Graph‑Like Data Models

When you start modeling data, relationships are everything:

One‑to‑many → Document model
Many‑to‑many → Relational model
Complex many‑to‑many → Graph model

Graphs shine when the connections themselves carry meaning.

But wait, what is a Graph? 🤔

A graph is made of:

Vertices (nodes or entities)
Edges (relationships or arcs) Examples:
Social graph: vertices = people, edges = friendships
Web graph: vertices = pages, edges = hyperlinks
Road network: vertices = intersections, edges = roads

Even better—graphs can hold heterogeneous data in one store!

Facebook’s graph includes people, locations, events, check‑ins, comments…

Edges capture friendships, check‑in locations, comments-on-posts, event attendance, and more.

Taking an example

example

Imagine two people:

Lucy (from Idaho, USA)
Alain (from Beaune, France)

They’re married and live in London.

A graph can capture:

Lucy
- born in → Idaho
- lives in → London
Alain
- born in → Beaune
- lives in → London
Idaho within → USA
Beaune within → France
London within → England → Europe

You could imagine extending the graph to also include many other facts about Lucy and Alain, or other people. For instance, you could use it to indicate any food allergies they have.
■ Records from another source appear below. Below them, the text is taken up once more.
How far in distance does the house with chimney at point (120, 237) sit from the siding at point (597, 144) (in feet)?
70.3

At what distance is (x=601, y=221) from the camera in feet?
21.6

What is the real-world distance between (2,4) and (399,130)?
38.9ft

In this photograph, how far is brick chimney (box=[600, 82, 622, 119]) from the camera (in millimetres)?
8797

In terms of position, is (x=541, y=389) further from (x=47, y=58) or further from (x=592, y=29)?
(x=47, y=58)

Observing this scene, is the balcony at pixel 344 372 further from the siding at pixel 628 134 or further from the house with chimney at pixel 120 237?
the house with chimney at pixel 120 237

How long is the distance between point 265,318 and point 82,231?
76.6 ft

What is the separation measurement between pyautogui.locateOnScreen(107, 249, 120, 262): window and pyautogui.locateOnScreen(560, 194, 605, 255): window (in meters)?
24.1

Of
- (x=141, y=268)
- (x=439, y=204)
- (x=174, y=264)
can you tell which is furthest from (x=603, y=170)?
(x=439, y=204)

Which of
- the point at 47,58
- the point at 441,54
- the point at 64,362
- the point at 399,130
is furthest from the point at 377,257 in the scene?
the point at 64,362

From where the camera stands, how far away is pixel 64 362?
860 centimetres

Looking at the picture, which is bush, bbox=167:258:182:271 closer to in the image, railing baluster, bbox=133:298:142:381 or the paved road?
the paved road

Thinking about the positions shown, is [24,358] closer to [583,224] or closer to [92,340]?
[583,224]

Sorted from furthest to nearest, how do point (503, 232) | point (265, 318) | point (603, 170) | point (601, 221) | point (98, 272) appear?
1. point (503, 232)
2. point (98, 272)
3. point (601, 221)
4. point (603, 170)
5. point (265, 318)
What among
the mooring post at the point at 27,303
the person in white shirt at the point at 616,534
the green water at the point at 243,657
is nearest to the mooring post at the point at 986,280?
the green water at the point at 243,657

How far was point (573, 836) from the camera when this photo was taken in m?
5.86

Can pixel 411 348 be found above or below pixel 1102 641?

Evolvability, that's what graphs provide us.

Property Graph Model

Vertices have:

Unique ID
Incoming & outgoing edge lists
Properties (key–value pairs)

Edges have:

Unique ID
Tail vertex (start)
Head vertex (end)
Label (relationship type)
Properties (key–value pairs)

Under the hood, you can imagine two tables:

CREATE TABLE vertices (
  vertex_id INTEGER PRIMARY KEY,
  properties JSON
);
CREATE TABLE edges (
  edge_id    INTEGER PRIMARY KEY,
  tail_vertex INTEGER REFERENCES vertices(vertex_id),
  head_vertex INTEGER REFERENCES vertices(vertex_id),
  label       TEXT,
  properties  JSON
);
CREATE INDEX edges_tails ON edges(tail_vertex);
CREATE INDEX edges_heads ON edges(head_vertex);

This gives you fast lookups of incoming/outgoing edges and lets you mix any labels you like—all in one graph!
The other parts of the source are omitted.